Components of a USB Flash Drive

A typical USB flash drive has several components. Some of them are essential for its operation, and others can be regarded as add-ons or additional components. Essential components of a flash drive include a standard-A USB plug that acts as the USB interface to the host device, a USB mass storage controller (a small microcontroller with some RAM and on-chip ROM), NAND flash memory chips for storing data, and a crystal oscillator for generating a 12 MHz clock signal and controlling the data output of the device through a phase-locked loop.

Popular add-ons include LEDs for indicating data reads, writes, and transfers, write-protect switches, jumpers and test pins, USB connector cap for reducing the risk of damage, unpopulated space, and transport aids (body or cap containing a hole for connection to a lanyard or keychain). Expandable storage is also offered by some USB flash drives via a slot for internal memory cards.

Reading, Writing, and Retrieving

One of the greatest benefits of using a USB flash drive is its plug-and-play nature. The driver that supports the USB flash drive instructs the USB port to query the flash drive as soon as a user plugs in the drive. A command is thus sent to the flash drive to perform a read request. The file system is then read, and the information is sent to the computer via the USB port. The driver carries out the interpretation task and forwards the information to the rest of the computer for use.

Upon opening a specific file, the read process is initiated once more. The program sends the specific file location to the USB port, which requests the flash drive for the desired location. Another 'read' is performed, and the file content is returned in a binary format representing the content. The binary data is then returned to the USB port. The driver interprets the data and sends it to the program for output on the screen.

Writing is similar to reading, but in this case, instead of requesting a location, the program writing the file converts it into a binary format, which is then sent to the USB port for forwarding it to the flash drive for writing. Once the process is completed, the computer requests a fresh copy of the layout so that it can easily access the newly written file in the future.

Buying a USB Flash Drive on eBay

Start the USB flash drive hunt from the eBay home page, which is a convenient way of getting down to the desired product in no time. Enter your query into the search bar and shortlist the results based on your personal preferences by simple selection of various filter and category options. For some search terms, eBay suggests some related searches as well that may facilitate the buying process. Some search terms for this example could be USB flash drive, flash drive, and USBs.

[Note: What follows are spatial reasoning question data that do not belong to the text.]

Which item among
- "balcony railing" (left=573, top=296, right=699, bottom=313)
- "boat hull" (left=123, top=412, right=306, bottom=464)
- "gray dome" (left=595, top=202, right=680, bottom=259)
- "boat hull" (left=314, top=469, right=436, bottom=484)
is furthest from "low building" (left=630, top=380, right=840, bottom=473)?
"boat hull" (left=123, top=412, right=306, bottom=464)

Always remember to begin the hunt using your locality as a filter so you can save on delivery charges if you are lucky enough to find the item you want in your area. This can easily be done by entering your postcode on the results page. In a successful case scenario where you find the product locally, you can pick up the order at a convenient time as soon as the order is successfully processed. Another recommended practice is to go through the feedback and reviews to get a better feel for the seller and his or her business practices.

Conclusion

'Universal Serial Bus' (USB) is an industry standard for communicating with a computer, while a 'USB flash drive' is a popular and easy-to-use data storage device. It has several common names, including jump drive, thumb drive, memory stick, pen drive, key drive, or simply a USB. It uses flash memory and an integrated USB interface, hence the term USB flash drive. The USB 'plug' on a flash drive connects it with the USB 'port' on another device, such as a computer.

The storage capacity of USB flash drives is increasing at a rapid pace with advancements in technology. As of the first quarter of 2013, the storage capacity has reached the 1 TB mark. Several components of a USB flash drive are essential to its operation, while others can be regarded as add-ons and extra features that vary from model to model. Understanding USB flash drives and personal needs is critical to choosing the right drive. USB flash drives can be purchased at computer hardware stores as well as online. eBay features a huge selection of USB flash drives for a variety of needs.